▶ _Assignment_
Using the listing below, copy exactly the lines from the one containing "Los Vengadores Vol. 4 (2011-) (Grapa) #131/2" to the one containing "mgl04-768x145", both lines included, and no others.

*** Exercise materials Section Begins ***

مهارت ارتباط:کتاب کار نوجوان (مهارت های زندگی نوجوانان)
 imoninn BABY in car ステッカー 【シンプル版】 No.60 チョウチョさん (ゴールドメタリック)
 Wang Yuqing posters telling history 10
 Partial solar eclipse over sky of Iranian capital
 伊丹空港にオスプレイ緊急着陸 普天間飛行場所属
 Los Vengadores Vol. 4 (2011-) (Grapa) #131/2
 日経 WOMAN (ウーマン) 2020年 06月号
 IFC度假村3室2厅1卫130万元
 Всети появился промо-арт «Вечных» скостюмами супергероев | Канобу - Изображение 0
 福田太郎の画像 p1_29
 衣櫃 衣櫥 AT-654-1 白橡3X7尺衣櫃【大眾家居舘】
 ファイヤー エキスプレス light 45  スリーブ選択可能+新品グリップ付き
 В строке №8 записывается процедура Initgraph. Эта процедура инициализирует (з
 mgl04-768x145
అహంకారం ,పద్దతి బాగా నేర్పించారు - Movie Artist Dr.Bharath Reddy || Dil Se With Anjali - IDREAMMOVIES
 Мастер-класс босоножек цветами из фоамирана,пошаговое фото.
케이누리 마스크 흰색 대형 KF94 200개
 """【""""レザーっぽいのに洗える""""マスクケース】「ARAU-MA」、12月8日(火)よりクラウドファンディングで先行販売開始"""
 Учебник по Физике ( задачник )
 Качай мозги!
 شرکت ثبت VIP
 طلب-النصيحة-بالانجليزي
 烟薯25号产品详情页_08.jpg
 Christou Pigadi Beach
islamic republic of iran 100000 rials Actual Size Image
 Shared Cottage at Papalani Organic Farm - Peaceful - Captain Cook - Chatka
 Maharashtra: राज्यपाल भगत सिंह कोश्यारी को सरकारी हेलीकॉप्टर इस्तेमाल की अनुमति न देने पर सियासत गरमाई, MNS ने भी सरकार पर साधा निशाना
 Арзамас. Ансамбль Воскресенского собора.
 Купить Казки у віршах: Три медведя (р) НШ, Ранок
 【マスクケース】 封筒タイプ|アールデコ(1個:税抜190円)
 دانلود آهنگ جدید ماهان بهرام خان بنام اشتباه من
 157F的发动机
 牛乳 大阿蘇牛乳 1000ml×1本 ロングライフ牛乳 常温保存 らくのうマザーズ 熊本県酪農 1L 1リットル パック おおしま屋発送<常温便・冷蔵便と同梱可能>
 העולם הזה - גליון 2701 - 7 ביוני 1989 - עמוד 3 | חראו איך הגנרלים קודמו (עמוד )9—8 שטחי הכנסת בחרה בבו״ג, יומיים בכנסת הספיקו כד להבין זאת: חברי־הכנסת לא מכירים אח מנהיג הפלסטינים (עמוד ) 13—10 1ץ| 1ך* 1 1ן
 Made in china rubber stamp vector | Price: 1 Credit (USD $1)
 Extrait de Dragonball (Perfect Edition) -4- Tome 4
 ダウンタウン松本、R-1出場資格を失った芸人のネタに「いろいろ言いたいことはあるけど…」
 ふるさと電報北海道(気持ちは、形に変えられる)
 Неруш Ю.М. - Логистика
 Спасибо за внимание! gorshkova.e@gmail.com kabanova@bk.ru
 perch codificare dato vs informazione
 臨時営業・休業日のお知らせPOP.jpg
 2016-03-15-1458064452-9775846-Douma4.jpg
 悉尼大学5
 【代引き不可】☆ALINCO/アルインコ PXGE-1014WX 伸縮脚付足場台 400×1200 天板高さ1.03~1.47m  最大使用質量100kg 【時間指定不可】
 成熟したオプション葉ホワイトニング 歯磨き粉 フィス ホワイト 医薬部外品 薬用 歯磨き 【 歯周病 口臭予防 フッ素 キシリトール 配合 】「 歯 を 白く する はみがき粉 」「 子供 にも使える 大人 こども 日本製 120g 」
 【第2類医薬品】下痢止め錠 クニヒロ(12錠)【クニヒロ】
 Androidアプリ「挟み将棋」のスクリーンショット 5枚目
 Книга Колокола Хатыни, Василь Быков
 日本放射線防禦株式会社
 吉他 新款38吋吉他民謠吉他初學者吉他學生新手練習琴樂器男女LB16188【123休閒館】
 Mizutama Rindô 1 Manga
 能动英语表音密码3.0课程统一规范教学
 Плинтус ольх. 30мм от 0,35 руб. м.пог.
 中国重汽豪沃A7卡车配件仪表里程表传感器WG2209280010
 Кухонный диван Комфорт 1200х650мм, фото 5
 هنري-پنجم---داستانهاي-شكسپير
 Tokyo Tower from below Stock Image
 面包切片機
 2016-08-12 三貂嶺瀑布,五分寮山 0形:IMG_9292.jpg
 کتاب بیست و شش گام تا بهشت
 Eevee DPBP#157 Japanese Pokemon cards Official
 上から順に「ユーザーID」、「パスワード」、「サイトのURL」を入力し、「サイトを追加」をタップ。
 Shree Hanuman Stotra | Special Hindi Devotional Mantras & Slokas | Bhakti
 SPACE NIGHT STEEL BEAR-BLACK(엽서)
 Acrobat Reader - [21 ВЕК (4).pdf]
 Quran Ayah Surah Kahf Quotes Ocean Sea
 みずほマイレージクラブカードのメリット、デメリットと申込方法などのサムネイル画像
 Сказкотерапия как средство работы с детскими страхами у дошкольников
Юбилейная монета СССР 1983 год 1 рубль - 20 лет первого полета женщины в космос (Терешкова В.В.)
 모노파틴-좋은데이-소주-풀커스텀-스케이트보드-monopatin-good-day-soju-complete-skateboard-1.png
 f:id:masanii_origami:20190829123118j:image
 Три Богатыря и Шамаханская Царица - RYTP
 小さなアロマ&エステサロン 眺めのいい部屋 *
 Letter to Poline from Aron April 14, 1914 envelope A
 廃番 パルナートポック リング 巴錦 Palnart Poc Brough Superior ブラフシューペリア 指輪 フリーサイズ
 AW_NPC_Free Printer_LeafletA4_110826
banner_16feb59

*** Exercise materials Section Ends ***

▶ _Written answer_
 Los Vengadores Vol. 4 (2011-) (Grapa) #131/2
 日経 WOMAN (ウーマン) 2020年 06月号
 IFC度假村3室2厅1卫130万元
 Всети появился промо-арт «Вечных» скостюмами супергероев | Канобу - Изображение 0
 福田太郎の画像 p1_29
 衣櫃 衣櫥 AT-654-1 白橡3X7尺衣櫃【大眾家居舘】
 ファイヤー エキスプレス light 45  スリーブ選択可能+新品グリップ付き
 В строке №8 записывается процедура Initgraph. Эта процедура инициализирует (з
 mgl04-768x145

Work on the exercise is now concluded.